Political Correctness or Political Culture?

Political Correctness or Political Culture? May 11, 2017

You have your ups and downs. Years ago a professor (Stanley Hauerwas) at the Duke Divinity School made it to the cover of Time Magazine. More recently DDS students managed to get their school on national TV by holding up a banner behind the commentators booth in the NCAA Basketball finals. Priceless. Now Duke is again in the national news, but not in such a good way.

Duke, according to the New York Times, has become a new battle ground over political correctness. You’ll find the story here, or in the Washington Post, or all over Facebook. https://www.nytimes.com/2017/05/09/education/a-new-battleground-over-political-correctness-duke-divinity-school.html.

Political Correctness? I don’t think so, although the term has come into common usage by conservatives to disparage cultural change. See Rod Dreher’s account of the controversy here. http://www.theamericanconservative.com/dreher/duke-divinity-crisis-griffiths-documents/

What is happening at Duke isn’t merely about internecine conflicts in academia and the rules that govern professional discourse. (Although this is how Dean Elaine Heath approached it) It is even less about political correctness in the sense of forbidding discourse about certain accepted political positions. (Although this is how Valerie Cooper approached it, by insisting that decisions about racial equality and inclusiveness are part of unquestionable values written into policy.) http://www.washingtontimes.com/news/2017/may/8/paul-griffiths-duke-theology-professor-resigns-ove/

It seems to me that it is about changing culture and the failure to adapt to those cultural changes, only some of which relate to rules governing academic discourse and the values of the institution, although both arise out of culture.

One way of characterizing cultural difference related to communication is to distinguish between “high context” and “low context” cultures. In high context cultures those who involved in discourse operate within a deep, rich, shared context that provides the framework within which all statements are understood. No communication is comprehensible without a deep knowledge of the context of relationships within which it is made. And without reference to that context all statements may be misconstrued.

Low context cultures assume that all the information necessary for comprehension is included in the communication so that reference to context is unnecessary, and that dragging in context is misleading.

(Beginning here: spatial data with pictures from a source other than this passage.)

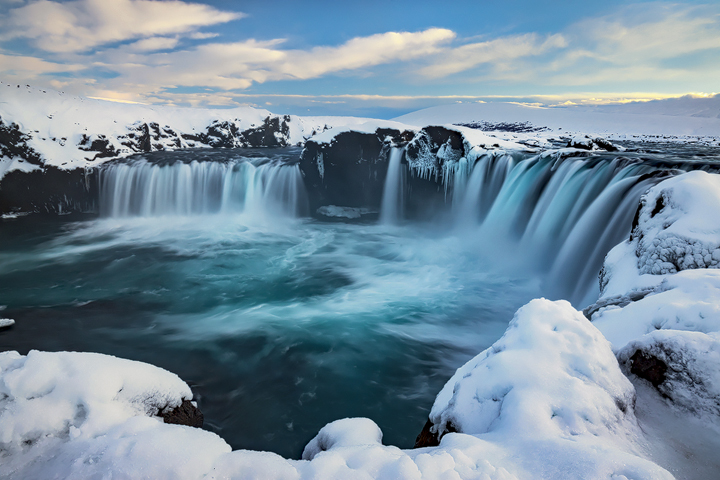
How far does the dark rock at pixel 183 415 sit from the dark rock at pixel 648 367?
3371 mm

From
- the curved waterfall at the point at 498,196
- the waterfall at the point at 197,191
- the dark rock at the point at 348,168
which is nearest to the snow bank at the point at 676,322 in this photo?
the curved waterfall at the point at 498,196

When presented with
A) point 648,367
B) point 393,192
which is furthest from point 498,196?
point 648,367

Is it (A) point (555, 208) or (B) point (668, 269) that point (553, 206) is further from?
(B) point (668, 269)

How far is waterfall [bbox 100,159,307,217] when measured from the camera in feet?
56.7

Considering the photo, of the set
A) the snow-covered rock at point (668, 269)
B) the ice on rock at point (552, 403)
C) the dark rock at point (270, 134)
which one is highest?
the dark rock at point (270, 134)

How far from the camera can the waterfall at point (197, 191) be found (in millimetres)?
17297

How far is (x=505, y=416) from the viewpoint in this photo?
1.96 metres

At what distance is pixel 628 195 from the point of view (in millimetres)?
7129

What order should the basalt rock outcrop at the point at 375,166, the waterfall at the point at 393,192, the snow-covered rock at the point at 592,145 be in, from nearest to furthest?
1. the snow-covered rock at the point at 592,145
2. the basalt rock outcrop at the point at 375,166
3. the waterfall at the point at 393,192

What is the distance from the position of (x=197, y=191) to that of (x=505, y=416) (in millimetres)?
18203

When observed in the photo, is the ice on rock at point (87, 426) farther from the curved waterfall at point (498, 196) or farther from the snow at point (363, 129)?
the snow at point (363, 129)

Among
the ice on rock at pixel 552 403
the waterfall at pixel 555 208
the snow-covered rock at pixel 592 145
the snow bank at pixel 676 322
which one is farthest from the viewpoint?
the snow-covered rock at pixel 592 145

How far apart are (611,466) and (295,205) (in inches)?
655

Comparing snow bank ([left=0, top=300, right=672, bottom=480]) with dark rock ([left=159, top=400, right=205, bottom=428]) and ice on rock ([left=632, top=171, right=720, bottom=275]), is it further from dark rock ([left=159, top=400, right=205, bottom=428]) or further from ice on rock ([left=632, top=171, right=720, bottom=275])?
ice on rock ([left=632, top=171, right=720, bottom=275])
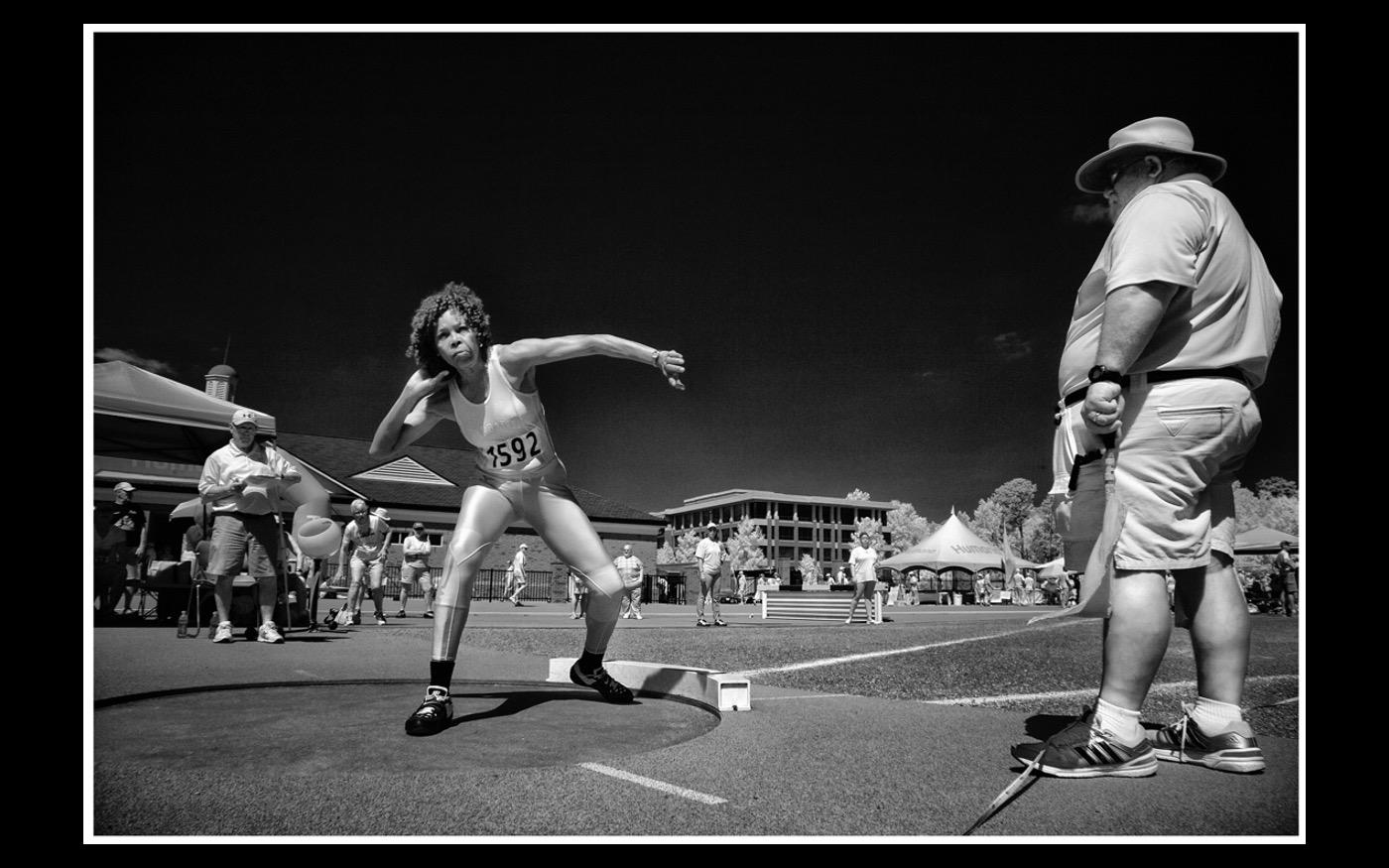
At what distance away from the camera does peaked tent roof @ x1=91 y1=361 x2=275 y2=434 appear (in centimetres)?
742

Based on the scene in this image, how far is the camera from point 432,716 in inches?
133

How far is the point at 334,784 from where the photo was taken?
2.39 meters

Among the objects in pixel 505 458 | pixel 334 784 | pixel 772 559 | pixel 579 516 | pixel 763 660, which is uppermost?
pixel 505 458

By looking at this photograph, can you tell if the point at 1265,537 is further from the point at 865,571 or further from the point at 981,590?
the point at 981,590

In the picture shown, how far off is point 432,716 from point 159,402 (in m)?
6.64

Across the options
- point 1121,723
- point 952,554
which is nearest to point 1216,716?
point 1121,723

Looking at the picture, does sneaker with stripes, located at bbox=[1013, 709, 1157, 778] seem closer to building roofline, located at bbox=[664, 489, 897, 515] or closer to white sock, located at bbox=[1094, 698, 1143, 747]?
white sock, located at bbox=[1094, 698, 1143, 747]

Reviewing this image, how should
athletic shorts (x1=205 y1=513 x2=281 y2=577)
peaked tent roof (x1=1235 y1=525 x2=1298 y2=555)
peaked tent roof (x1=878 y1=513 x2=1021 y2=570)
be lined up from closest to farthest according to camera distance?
1. peaked tent roof (x1=1235 y1=525 x2=1298 y2=555)
2. athletic shorts (x1=205 y1=513 x2=281 y2=577)
3. peaked tent roof (x1=878 y1=513 x2=1021 y2=570)

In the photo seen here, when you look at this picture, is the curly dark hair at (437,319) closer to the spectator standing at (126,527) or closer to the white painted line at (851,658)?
the white painted line at (851,658)

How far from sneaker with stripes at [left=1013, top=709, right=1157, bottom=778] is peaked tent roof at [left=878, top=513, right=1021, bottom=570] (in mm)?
34495

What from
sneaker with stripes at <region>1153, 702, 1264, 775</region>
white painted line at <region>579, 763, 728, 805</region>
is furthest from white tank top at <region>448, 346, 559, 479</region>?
sneaker with stripes at <region>1153, 702, 1264, 775</region>

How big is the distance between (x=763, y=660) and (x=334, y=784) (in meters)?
5.17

Let’s look at the Paul Griffiths case above. In a high context culture it would be assumed that there is a lot going on in the background: his personal life, long term faculty relations, the larger social context, and etc. One might assume that he’s even a proxy for someone in higher position of authority. Or one might assume that this is related to a completely different agenda and is intended to distract attention for other things going on in the academic environment.

In a low context culture his communications (and those of others) would be assumed to mean exactly what they say and no more.

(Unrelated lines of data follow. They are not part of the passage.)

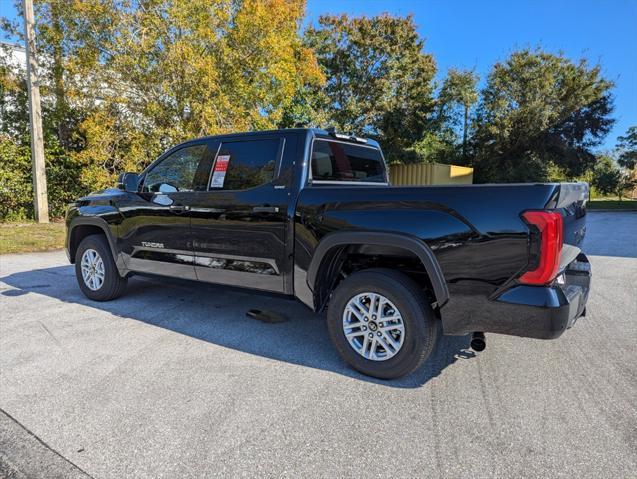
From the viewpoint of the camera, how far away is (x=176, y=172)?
454 centimetres

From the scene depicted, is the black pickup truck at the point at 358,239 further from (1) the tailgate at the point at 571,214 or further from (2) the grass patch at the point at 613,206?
(2) the grass patch at the point at 613,206

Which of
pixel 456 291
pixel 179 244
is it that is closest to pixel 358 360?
pixel 456 291

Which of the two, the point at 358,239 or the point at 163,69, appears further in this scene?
the point at 163,69

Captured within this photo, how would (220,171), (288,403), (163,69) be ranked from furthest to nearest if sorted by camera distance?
(163,69)
(220,171)
(288,403)

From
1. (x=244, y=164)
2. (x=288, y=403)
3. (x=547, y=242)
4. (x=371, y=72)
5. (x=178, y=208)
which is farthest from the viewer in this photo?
(x=371, y=72)

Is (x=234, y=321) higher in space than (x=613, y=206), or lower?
lower

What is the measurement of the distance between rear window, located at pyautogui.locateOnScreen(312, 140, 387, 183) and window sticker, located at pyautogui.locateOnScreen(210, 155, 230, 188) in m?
0.90

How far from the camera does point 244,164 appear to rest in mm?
4039

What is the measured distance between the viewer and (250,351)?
12.3 feet

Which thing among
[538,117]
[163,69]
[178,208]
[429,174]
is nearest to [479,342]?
[178,208]

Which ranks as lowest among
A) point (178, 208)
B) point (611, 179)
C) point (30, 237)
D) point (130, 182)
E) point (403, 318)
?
point (30, 237)

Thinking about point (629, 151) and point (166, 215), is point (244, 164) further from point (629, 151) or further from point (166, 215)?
point (629, 151)

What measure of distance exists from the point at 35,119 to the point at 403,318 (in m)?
12.6

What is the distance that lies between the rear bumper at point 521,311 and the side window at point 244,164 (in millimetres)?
1910
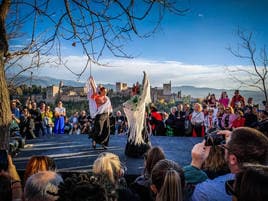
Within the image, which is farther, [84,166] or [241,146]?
[84,166]

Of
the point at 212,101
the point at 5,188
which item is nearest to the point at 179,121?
the point at 212,101

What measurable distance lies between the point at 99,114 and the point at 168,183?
5.43 m

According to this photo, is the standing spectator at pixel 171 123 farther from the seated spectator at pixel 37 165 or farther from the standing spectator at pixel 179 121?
the seated spectator at pixel 37 165

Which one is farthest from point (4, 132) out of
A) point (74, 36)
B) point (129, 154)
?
point (129, 154)

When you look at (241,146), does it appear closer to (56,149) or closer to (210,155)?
(210,155)

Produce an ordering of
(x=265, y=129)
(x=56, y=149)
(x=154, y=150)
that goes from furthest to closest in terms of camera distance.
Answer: (x=56, y=149), (x=265, y=129), (x=154, y=150)

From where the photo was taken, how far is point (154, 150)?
2.86 m

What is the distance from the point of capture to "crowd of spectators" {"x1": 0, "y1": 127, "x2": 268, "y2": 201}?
123cm

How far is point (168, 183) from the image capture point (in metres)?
1.84

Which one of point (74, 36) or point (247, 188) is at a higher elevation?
point (74, 36)

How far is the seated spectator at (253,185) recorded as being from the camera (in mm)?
1110

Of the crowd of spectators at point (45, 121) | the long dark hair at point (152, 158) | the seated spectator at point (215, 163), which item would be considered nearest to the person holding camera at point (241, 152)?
the seated spectator at point (215, 163)

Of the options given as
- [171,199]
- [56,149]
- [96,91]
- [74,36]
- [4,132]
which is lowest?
[56,149]

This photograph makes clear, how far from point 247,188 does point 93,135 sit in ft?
20.2
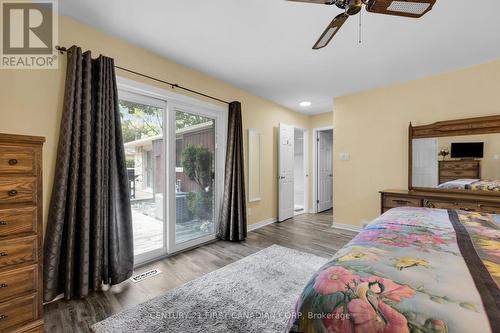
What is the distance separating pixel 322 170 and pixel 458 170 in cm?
288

Oh yes, the character of the communicator is also judged differently when a high context culture judges a low context culture and visa-versa. For those in a low context culture high context communications seem to come from people who can never really be honest or trustworthy. For those in a high context culture low context communicators are just insensitive jerks who don’t know how to be polite.

These differences are vastly exacerbated in the world of digital communications. The most important context for all communication is the carriage, expression, and tone of voice of the communicator. All of these are absent in email.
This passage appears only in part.